Nun war freilich mit diesem ersten Tonsystem wenig auszurichten. Indessen soll doch die Lyra eine ziemliche Zeitlang, nur diese vier Töne gehabt haben. Wenn dies ist, so müssen wir vermuten, dass die Sänger nicht auf jeden Ton, den sie gesungen, auch eine Saite der Lyra werden angeschlagen, sondern es so gemacht haben, wie noch jetzt geschieht, da man auf einen Basston viel andere Töne in der Höhe singt. Also werden die Sänger ihren Gesang nach Gutdünken aus der Kehle herausgebracht und etwa bisweilen, wo sie glaubten, dass es sich am besten schicke, die eine oder andere Saite ihrer Lyra dazu angeschlagen haben. Dieses ist, nach unserem Vermuten, die älteste Weise zu singen und den Gesang mit einem Instrument zu begleiten.

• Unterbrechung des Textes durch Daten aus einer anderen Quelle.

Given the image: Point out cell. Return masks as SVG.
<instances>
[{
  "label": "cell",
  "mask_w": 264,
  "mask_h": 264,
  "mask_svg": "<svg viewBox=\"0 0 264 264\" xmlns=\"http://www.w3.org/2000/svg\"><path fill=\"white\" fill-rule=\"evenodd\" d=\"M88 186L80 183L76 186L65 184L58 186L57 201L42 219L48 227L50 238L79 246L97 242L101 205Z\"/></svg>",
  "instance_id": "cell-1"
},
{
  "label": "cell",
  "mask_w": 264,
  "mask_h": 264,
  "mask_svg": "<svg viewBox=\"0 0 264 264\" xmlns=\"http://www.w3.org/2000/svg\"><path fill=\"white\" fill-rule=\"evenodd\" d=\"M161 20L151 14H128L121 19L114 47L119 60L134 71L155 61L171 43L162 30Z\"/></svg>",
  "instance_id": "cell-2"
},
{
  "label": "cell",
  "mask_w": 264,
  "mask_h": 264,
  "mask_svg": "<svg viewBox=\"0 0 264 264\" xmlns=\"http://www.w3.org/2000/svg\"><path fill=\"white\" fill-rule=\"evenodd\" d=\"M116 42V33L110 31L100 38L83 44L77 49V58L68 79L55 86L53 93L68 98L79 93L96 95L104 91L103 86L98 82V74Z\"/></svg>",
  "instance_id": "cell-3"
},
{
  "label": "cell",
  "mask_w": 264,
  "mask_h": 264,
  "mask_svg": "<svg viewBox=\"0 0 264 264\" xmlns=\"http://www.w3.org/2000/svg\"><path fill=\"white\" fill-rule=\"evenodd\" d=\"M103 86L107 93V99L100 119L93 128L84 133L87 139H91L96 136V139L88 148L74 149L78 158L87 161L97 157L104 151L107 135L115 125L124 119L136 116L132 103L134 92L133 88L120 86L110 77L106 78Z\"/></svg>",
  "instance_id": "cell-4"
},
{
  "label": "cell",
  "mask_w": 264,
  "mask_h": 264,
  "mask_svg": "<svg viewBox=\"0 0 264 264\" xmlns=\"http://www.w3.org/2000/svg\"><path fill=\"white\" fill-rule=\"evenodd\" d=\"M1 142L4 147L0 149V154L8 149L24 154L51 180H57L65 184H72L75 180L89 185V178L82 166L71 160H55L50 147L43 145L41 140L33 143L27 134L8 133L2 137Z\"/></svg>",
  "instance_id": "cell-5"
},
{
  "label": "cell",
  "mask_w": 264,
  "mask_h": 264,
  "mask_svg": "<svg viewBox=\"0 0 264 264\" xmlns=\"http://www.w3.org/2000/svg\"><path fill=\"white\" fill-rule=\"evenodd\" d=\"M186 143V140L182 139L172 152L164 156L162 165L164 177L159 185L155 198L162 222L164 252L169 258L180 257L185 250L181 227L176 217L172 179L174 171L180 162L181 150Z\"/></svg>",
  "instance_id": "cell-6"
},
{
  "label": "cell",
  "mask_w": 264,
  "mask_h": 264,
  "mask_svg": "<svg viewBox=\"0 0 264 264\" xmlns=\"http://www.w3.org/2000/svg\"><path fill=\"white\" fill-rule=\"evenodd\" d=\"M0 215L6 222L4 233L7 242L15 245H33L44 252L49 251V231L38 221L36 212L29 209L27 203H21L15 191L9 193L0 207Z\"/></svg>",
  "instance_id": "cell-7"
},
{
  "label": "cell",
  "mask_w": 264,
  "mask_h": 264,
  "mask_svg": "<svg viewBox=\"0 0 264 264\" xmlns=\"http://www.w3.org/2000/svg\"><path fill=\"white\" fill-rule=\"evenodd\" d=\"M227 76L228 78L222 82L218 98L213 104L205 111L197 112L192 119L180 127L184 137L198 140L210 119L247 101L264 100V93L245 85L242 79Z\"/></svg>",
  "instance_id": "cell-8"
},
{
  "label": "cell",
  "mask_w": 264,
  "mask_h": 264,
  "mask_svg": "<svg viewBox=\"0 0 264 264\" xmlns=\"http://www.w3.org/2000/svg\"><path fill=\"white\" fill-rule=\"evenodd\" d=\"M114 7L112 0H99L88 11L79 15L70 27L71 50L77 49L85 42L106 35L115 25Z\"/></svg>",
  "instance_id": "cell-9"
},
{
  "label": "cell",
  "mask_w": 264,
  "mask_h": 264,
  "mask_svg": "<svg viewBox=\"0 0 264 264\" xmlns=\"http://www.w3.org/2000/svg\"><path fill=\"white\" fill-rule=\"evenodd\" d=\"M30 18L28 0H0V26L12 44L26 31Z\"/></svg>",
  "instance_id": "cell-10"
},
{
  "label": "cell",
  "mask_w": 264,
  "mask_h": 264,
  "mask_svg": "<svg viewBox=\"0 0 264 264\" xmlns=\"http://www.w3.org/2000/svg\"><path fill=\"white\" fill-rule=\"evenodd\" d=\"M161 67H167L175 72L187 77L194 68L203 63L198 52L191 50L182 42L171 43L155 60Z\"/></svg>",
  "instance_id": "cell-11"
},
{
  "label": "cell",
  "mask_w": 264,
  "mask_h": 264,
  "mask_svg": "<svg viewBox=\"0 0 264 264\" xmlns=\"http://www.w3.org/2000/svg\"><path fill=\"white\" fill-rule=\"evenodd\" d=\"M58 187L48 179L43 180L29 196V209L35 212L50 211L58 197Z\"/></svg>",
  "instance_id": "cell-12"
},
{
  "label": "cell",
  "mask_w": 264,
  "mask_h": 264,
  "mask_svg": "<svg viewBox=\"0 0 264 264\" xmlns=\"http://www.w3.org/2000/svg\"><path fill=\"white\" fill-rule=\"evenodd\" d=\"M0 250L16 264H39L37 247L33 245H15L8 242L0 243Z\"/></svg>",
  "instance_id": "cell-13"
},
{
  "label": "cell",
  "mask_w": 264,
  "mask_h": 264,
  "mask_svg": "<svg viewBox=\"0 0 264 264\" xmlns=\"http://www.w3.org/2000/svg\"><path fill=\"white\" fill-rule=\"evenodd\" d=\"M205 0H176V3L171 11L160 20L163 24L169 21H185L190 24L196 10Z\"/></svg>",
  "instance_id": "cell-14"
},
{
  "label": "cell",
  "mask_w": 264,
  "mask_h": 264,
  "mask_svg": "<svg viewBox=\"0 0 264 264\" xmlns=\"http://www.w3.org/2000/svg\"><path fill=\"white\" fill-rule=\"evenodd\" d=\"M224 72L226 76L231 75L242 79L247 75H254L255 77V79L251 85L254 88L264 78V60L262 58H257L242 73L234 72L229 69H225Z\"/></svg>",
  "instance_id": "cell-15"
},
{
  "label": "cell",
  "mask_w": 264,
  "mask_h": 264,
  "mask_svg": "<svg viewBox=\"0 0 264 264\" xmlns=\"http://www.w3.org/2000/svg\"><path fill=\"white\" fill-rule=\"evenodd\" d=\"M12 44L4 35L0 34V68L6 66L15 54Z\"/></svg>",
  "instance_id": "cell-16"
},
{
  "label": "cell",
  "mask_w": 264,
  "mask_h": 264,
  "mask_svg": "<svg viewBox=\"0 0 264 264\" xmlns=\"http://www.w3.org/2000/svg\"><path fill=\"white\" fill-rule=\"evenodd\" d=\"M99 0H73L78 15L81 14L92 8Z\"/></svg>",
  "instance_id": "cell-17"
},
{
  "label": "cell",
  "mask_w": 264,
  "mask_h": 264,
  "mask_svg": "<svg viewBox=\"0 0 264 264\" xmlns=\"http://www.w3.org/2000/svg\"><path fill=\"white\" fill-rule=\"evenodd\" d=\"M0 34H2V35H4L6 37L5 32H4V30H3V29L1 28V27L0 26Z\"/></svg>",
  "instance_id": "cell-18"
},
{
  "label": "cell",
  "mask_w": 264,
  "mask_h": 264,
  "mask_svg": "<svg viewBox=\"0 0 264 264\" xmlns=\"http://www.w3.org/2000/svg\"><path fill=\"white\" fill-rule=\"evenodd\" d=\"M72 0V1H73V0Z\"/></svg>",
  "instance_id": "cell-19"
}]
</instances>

Nun wurde dieses System von vier Saiten allmählich durch neue Töne vermehrt. Boetius sagt, Chorebus des Lydischen Königs Athis Sohn, habe die fünfte; Hyagnis die sechste, Terpander die siebente und Lychaon aus Samos die achte Saite hinzugetan. Andre schreiben die allmählichen Vermehrungen des Systems anderen zu; keiner aber sagt uns eigentlich, wie es vermehrt worden. Da wir es für überflüssig auch wohl gar für unmöglich halten, diesen höchst zweifelhaften Punkt der Geschichte der Kunst, aus Vergleichung der alten Nachrichten in ein volles Licht zu setzen, so begnügen wir uns bloß einige wahrscheinliche Mutmaßungen über den Ursprung des alten diatonischen Systems hier beizubringen.